Consignes à suivre
A. Les affirmations suivantes concordent-elles avec le texte sur Netanyahou ? (i) La question de savoir si Bibi va ruiner Israël a été posée par The Economist en mars 2023. (ii) Le président Isaac Herzog a mis en garde contre le risque d’implosion de la société israélienne. (iii) Netanyahou peut faire des compromis dans la guerre contre Gaza. Répondez à chacune par oui ou non, en citant les mots décisifs du texte.
B. D’après le texte sur Netanyahou, quelles factions d’extrême droite Netanyahou doit-il satisfaire pour maintenir sa coalition ?
C. Poursuivez le texte sur Netanyahou à partir de sa dernière phrase.

Texte fourni
'''

Netanyahou est sur le point de devenir l’homme qui a ruiné Israël

Netanyahou est sur le point de devenir l’homme qui a ruiné Israël
  • Bibi va-t-il ruiner Israël? Cette question n’a rien d’original. Elle a été posée en mars 2023 par le magazine The Economist
  • Le 7 octobre a permis de rassembler les Israéliens autour du drapeau. Toutefois, une fois la guerre terminée, les divisions risquent de réapparaître et de s’aggraver

Bibi va-t-il ruiner Israël? Cette question n’a rien d’original. Elle a été posée en mars 2023 par le magazine The Economist. Cependant, cette année, nous avons une réponse confirmée: c’est un «oui» retentissant. Benjamin Netanyahou a fracturé la société israélienne avec son projet de réforme du système judiciaire. Aujourd’hui, sa campagne contre Gaza est en passe de faire d’Israël un paria.

Personne n’est plus préoccupé par sa propre survie que Netanyahou. Il sait que s’il quitte le pouvoir, il ne rentrera pas chez lui, mais ira en prison. C’est pourquoi il tient absolument à maintenir sa coalition, quel qu’en soit le prix. Pour ce faire, il doit satisfaire les factions d’extrême droite les plus suprématistes juives et les plus ultranationalistes de la politique israélienne, celles d’Itamar Ben-Gvir et de Bezalel Smotrich.

Avec son projet de refonte du système judiciaire, il pourrait dominer la Cour suprême israélienne. D’un autre côté, cela le rendrait plus dépendant de sa coalition et de ses objectifs d’extrême droite, qui représentent une menace existentielle pour Israël lui-même. Le projet de réforme a suscité de nombreuses manifestations en Israël, mais, au-delà de ces manifestations, il a introduit une crise d’identité dans le pays. Il a créé un conflit entre ceux qui considèrent leur État comme «démocratique» et ceux qui considèrent que leur État est, avant tout, «juif». L’année dernière, le président Isaac Herzog a mis en garde contre le risque d’implosion de la société israélienne.

Le 7 octobre a permis de rassembler les Israéliens autour du drapeau. Toutefois, une fois la guerre terminée, les divisions risquent de réapparaître et de s’aggraver. En plus des accusations de corruption, Netanyahou devra probablement faire face à des accusations de négligence. Il doit donc poursuivre l’agression.

«Le monde est consterné par le fait que les enfants de Gaza meurent de faim. Néanmoins, Netanyahou reste impassible.»

- Dr Dania Koleilat Khatib

La guerre contre Gaza, un petit territoire densément peuplé, a provoqué une catastrophe humanitaire. Netanyahou doit remporter une victoire à tout prix. Il ne peut pas faire de compromis. C’est pourquoi il a recours aux moyens les plus atroces pour atteindre son objectif, notamment en empêchant l’aide de parvenir aux habitants de Gaza qui souffrent de la faim. Le monde est consterné par le fait que les enfants de Gaza meurent de faim. Néanmoins, Netanyahou reste impassible.

'''

(Questions sur des scènes en images)
'''

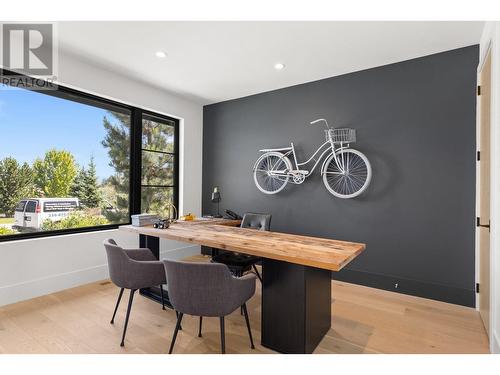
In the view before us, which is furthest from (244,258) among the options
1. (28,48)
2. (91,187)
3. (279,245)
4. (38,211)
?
(28,48)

'''

Résultats par tâche
A.
(i) Oui : « Elle a été posée en mars 2023 par le magazine The Economist ».
(ii) Oui : « le président Isaac Herzog a mis en garde contre le risque d’implosion de la société israélienne ».
(iii) Non : « Il ne peut pas faire de compromis. »

B. Celles d’Itamar Ben-Gvir et de Bezalel Smotrich.

C.
Israël est devenu une source d’embarras pour les États-Unis, son principal allié. Ils sont désormais contraints de défendre l'indéfendable. Ils doivent défendre un «génocide plausible». Ils doivent défendre un allié qui affame 2,3 millions de personnes. Ils doivent défendre un allié qui a été accusé d’utiliser des bombes au phosphore blanc sur une population. Ils doivent défendre une armée qui tire sur des civils portant un drapeau blanc. Ils doivent défendre un allié qui dit carrément qu’il ne veut pas d’un État palestinien.

Bien que l’engagement envers Israël soit ancré dans la politique américaine, cette tâche devient de plus en plus difficile. En conséquence, le gouvernement américain doit faire l’objet d’un examen minutieux de la part de la communauté internationale et de son propre peuple.

L’opinion publique se retourne contre Israël. Il n’est plus perçu comme le David luttant contre Goliath. Il est désormais perçu comme le Goliath, le monstre. Il s’agit d’un enjeu majeur pour les démocrates, et pour le président Joe Biden en particulier. Les Arabes américains, les musulmans américains, les Noirs, les Hispaniques et les Juifs progressistes se retournent tous contre Joe Biden en raison de sa gestion de la guerre de Gaza. Ces groupes constituent la majeure partie des électeurs démocrates. Les démocrates s’inquiètent du vote «non engagé», qui pourrait coûter la présidence à Joe Biden. Même si Biden aime Israël, il ne risquerait pas de perdre l’élection de novembre juste pour faire plaisir à Netanyahou.

Tout le monde sait qu’Israël est incapable de survivre sans le soutien des États-Unis, qu’il soit politique ou militaire. Or, il commence à perdre le soutien politique des Américains. Le sénateur Chuck Schumer, démocrate corporatiste et fervent partisan d’Israël, a appelé à de nouvelles élections. Il a déclaré que Netanyahou n’était plus apte à occuper le poste, car il fait perdre à Israël son soutien international. Même si les groupes pro-israéliens financent certains hommes politiques, ces derniers ne peuvent pas gagner les élections si leurs électeurs ne votent pas pour eux.

«Israël n’est plus perçu comme le David luttant contre Goliath. Il est désormais perçu comme le Goliath, le monstre.»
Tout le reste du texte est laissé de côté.